As with other recent malware for OS X, Dockster is a Java-based threat that will not run unless you have Java installed on your system. It also currently uses the patched CVE-2012-0507 vulnerability in Java that was used by the Flashback malware in OS X, and appears to be in a testing phase. As a result, this Trojan is a minimal threat; however, its mode of infection offers a reminder to OS X users that simply monitoring the system launcher configurations on your Mac can be an easy way to determine if malware or other unwanted software is being installed on your computer.
As with other OS X malware, this new Trojan utilizes launch agents, which are small configuration files that tell the launcher processes in the system (one that runs globally and another that runs for each log-in session) to automatically and conditionally start or stop various background routines. To do so, a developer simply has to create a properly formatted configuration file and drop it into one of the folders monitored by the launcher process. After doing this, the next time the system is restarted or if you log out and log back in, the task will load and run.

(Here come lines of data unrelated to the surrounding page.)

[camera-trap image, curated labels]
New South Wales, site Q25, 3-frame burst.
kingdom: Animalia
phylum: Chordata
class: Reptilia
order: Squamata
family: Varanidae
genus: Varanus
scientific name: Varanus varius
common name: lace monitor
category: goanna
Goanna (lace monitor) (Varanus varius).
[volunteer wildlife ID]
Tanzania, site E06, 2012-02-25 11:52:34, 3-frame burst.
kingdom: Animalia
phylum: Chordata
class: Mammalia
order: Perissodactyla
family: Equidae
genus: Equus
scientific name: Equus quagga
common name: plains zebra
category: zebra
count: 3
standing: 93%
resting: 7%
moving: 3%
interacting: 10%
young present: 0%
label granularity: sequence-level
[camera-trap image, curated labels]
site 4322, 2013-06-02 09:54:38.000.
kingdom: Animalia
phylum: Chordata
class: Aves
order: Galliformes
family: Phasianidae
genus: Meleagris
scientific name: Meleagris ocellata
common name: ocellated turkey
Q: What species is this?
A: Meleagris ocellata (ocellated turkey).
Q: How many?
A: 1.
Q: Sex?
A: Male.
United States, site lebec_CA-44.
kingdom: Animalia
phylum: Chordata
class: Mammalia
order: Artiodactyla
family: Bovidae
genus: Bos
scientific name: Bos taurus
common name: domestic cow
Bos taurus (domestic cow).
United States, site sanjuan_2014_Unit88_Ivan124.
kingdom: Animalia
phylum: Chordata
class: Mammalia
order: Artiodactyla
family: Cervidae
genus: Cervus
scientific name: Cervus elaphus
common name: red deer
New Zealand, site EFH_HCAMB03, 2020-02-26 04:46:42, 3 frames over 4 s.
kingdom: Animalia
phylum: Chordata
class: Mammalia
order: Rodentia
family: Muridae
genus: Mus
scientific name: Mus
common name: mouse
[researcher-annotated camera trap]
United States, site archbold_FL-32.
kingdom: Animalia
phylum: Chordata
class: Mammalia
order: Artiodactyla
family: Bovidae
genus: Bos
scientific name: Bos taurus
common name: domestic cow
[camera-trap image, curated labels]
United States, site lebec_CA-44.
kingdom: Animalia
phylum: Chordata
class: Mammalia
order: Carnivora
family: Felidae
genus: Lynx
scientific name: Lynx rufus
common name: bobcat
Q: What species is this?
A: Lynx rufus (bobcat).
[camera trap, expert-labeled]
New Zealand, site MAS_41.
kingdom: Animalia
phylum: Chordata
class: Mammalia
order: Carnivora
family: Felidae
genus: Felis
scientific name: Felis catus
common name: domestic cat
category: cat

The default folders the launcher uses are called „LaunchDaemons” and „LaunchAgents,” and are located directly inside the Library folders either for the system, for all users, or for individual users. While a Trojan or other malware will need administrative access (e.g., prompt for a password) to install a configuration file in global resources such as the system folder or in the library folder for all users, it can write to the LaunchAgents folder for your personal account without prompting you, resulting in a targeted process or routine running when you log into your account.
In this case, a launch agent file called „mac.Dockset.deman” is created in the user’s account; it has the system launch the Trojan at log-in, and when run will load an executable that appears as „.Dockset” in Activity Monitor.
While the use of these launcher configuration files makes it easy for malware developers to have programs launch automatically, it also makes it easy to detect this malicious behavior. By setting up a folder monitoring service, you can have the system notify you if a file has been added to these folders, so you can check it out and further investigate its origin and function.
While you can write custom scripts and programs to do this, Apple does have all the components necessary for monitoring a folder built into OS X. In order to run Applescript routines when a folder’s contents are changed, Apple provides a service called Folder Actions that can be set up to monitor folders on the file system. This service can be used to bind some built-in scripts Apple provides as examples of AppleScript functions to a folder in order to monitor the contents of the various launch agent and launch daemon folders in the system, and prompt you with a warning whenever a file is added or removed.
AppleScript is relatively behind the scenes in OS X, so setting this service does take a couple of steps to complete, but everything you need to do it is available on the system, making it a relatively painless process. I recently outlined how to use this service to monitor launch agent folders, which I recommend all Mac users do for their systems to ensure they are aware of what is being configured to run automatically on their systems.